27. September 2007 · Von · Rubrik: Medien

Im Zweifelsfall müssen wir uns für “es ist nie zu früh” entscheiden.

Beobachten und schweigen?

Zu unserem Beitrag Politisch inkompetent meint die Schreiberin im Kommentar:

[...] Ich glaube, dass wir diese Blogs zwar beobachten aber nicht weiter öffentlich kommentieren sollten, um den Betreibern nicht eine noch größere Aufmerksamkeit zu gewähren. [...]

Wir können nur für uns sprechen. Und darum sind wir mit diesem Argument nicht einverstanden, denn unterschwellig könnte man dem zweiten Absatz entnehmen: beobachten, aber schweigen. Ein solches Argument ist oft zu hören, z. B. nach dem Schema “Ich weisse es, aber ich sage lieber nichts”.

Es ist nie zu früh

Die Frage für uns lautet immer, wann der Zeitpunkt gekommen ist, ein Schweigen zu durchbrechen, wenn wir eine Angelegenheit beobachten. Es kann zu früh sein, es kann zu spät sein – kein Zwiespalt, aber eine Abwägung. Den Zeitpunkt müssen wir entscheiden, wobei allerdings die Aktualität sehr hilfreich sein kann. Im Zweifelsfall müssen wir uns für “es ist nie zu früh” entscheiden.

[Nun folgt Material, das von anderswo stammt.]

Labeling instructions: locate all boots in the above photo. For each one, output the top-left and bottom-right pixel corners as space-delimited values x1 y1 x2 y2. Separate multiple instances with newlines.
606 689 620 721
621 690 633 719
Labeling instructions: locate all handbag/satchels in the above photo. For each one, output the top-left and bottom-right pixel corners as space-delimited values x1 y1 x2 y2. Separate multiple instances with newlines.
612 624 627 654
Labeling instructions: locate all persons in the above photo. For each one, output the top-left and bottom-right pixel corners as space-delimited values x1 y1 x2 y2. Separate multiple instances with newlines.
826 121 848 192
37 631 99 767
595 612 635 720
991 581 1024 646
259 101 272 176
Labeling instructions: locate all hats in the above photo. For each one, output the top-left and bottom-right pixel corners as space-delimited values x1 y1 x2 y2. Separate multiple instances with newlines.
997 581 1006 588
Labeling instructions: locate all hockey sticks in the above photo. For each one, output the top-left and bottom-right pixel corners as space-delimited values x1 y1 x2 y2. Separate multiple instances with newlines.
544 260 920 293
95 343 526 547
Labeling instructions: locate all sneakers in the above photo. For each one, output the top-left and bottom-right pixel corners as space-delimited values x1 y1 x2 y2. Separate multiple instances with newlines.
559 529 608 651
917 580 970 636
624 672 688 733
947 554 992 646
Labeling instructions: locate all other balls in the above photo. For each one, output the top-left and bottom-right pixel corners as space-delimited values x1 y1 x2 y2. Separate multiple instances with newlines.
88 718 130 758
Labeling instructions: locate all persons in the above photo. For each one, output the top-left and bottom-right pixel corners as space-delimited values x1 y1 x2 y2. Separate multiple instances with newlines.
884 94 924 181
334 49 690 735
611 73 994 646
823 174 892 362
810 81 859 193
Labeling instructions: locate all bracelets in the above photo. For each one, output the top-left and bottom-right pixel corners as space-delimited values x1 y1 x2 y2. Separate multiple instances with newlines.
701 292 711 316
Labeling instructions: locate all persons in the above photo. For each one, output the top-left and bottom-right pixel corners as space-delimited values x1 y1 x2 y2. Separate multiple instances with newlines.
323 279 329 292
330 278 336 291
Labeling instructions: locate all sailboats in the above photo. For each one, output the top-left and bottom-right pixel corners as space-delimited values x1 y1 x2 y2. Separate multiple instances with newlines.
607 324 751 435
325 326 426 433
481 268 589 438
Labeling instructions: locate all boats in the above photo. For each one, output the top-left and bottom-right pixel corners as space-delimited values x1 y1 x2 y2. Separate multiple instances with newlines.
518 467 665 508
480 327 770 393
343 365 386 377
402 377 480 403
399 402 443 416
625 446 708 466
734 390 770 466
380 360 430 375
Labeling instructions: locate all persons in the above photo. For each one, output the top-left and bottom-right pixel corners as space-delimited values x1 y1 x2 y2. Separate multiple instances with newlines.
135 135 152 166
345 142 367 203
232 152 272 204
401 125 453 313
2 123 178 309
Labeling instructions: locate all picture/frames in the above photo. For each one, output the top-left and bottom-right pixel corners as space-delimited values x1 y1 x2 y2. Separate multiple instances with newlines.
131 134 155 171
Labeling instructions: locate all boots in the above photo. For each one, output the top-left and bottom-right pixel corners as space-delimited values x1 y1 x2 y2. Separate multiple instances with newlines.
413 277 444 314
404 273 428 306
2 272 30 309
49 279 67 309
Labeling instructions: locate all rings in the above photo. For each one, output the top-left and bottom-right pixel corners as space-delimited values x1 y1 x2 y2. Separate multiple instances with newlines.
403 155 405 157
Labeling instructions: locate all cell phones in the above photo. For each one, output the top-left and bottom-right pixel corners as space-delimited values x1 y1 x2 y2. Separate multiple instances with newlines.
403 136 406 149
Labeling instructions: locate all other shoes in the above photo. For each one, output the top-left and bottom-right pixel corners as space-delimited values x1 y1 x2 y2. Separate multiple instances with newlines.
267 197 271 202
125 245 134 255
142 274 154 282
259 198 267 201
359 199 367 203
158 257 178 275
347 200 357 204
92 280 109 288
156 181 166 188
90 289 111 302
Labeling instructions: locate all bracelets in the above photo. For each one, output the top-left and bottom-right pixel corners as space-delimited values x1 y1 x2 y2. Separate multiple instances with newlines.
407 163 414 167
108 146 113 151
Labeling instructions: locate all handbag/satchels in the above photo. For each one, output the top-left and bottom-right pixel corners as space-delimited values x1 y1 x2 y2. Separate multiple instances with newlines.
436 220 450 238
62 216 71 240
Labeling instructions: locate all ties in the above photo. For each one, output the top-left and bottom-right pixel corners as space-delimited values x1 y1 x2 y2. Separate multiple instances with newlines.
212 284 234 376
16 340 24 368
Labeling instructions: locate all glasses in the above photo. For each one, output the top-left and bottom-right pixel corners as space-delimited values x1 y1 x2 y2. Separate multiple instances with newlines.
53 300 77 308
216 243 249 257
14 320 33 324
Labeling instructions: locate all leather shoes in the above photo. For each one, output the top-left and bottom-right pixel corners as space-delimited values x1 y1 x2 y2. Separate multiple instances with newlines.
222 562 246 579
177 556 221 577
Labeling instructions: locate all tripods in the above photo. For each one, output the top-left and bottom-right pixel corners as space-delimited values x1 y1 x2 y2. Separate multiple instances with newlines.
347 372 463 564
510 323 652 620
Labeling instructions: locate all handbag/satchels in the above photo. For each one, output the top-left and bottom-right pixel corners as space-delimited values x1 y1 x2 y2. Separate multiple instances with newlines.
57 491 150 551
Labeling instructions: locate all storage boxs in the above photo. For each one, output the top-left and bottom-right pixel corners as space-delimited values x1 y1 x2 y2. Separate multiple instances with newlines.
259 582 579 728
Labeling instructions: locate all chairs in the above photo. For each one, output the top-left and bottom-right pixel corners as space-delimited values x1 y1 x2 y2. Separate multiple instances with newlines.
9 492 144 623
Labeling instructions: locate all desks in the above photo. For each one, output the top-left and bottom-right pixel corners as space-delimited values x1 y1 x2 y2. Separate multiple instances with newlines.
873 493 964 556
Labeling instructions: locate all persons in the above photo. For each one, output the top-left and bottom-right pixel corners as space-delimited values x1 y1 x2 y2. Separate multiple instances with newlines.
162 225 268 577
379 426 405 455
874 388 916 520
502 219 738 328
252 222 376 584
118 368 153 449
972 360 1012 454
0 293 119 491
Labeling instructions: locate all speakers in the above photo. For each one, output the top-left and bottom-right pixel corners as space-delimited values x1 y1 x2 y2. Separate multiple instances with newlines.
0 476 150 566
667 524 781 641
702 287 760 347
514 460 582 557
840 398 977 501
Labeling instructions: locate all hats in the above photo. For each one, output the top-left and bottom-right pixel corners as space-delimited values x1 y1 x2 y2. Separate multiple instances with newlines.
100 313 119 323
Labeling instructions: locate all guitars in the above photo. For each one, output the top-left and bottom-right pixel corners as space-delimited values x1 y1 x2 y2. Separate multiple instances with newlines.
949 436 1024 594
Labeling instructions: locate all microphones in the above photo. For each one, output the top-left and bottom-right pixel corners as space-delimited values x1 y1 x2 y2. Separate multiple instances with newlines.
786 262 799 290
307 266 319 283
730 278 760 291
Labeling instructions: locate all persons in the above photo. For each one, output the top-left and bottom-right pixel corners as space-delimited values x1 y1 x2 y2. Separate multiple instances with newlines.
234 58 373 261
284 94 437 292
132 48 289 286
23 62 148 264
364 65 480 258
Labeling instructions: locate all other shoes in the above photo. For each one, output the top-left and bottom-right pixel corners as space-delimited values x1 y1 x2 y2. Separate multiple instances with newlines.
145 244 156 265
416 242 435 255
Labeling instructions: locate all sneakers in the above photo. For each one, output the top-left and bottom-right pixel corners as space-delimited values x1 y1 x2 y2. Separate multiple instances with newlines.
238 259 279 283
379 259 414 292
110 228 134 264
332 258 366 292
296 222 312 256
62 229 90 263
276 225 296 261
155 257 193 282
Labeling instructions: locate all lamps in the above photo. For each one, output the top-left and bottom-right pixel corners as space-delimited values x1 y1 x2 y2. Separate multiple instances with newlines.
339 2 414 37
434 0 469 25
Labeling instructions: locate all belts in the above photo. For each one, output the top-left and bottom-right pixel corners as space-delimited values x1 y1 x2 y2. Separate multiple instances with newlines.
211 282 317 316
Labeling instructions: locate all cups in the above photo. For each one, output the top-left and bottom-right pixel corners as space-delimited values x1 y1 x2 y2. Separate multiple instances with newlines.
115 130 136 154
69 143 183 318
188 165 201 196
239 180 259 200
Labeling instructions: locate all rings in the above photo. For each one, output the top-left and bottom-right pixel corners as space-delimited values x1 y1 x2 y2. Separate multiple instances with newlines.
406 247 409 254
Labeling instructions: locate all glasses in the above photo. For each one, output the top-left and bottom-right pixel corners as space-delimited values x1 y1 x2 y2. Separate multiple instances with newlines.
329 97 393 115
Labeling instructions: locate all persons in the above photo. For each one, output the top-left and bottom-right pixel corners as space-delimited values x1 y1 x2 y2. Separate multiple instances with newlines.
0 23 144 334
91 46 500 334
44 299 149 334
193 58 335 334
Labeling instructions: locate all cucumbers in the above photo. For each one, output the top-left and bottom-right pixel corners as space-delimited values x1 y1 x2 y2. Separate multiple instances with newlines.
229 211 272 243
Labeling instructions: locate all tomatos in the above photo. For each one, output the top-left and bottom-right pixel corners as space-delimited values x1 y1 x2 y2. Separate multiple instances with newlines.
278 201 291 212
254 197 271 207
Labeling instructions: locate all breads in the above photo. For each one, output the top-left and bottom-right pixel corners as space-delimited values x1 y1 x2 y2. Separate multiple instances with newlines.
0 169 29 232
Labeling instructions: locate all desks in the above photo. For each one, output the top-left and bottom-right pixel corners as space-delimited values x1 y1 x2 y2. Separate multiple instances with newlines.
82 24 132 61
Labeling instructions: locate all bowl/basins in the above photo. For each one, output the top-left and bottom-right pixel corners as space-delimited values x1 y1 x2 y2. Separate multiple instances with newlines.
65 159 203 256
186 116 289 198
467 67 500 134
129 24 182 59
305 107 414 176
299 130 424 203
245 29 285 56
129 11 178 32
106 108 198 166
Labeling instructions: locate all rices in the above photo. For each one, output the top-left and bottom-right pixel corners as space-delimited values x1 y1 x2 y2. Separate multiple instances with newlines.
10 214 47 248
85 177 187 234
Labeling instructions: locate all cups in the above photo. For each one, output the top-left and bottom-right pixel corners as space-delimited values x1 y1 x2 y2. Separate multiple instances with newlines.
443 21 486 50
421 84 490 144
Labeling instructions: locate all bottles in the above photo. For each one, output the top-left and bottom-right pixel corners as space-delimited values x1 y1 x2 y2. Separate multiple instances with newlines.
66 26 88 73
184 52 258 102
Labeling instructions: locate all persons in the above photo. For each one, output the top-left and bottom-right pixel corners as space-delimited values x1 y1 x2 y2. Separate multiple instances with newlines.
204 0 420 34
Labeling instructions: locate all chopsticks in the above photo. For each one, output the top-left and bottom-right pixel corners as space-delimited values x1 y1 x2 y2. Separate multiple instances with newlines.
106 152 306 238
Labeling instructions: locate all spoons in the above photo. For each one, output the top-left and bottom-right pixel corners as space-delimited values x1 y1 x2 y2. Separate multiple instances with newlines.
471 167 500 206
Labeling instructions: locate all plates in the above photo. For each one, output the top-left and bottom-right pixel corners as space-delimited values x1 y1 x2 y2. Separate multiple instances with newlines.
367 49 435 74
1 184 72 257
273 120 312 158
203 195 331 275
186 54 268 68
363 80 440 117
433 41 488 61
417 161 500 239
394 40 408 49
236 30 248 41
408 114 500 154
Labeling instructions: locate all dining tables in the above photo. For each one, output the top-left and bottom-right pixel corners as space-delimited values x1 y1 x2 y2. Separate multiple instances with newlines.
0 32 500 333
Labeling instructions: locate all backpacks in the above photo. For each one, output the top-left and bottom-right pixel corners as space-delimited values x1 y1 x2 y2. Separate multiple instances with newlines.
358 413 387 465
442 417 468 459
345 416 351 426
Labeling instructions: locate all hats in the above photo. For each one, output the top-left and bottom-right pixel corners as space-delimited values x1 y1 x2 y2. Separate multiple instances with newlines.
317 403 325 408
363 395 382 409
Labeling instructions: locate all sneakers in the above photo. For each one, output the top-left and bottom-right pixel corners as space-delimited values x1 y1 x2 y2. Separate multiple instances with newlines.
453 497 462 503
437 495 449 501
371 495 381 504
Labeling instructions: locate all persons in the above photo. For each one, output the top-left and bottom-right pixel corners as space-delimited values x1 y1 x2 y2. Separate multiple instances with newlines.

Über etwas zu schreiben heisst immer Aufmerksamkeit. Wenn wir entscheiden, eine Geschichte aufzugreifen, so tun wir das nicht, um Betreibern von Websites grössere Aufmerksamkeit zu widmen. Wir schreiben nicht für sie, für Politiker oder für Gruppierungen, die in der Kritik stehen. Der “Bürger-Herold” schreibt für Leser, für Bürger. Ob wir gelesen oder überhaupt wahrgenommen werden, ist unser Risiko.

Für letztere will der “Bürger-Herold”, so gut es geht, Transparenz schaffen, z. B. welche Strategien und Taktiken, welche Vernetzungen, wer mit wem, Argumente, Stil usw. dahinter stehen. Am Ende steht eine andere Aufmerksamkeit, die den Kritisierten nicht angenehm ist. Wir können niemanden ändern, aber wir können sensibilisieren, ein paar Impulse verleihen.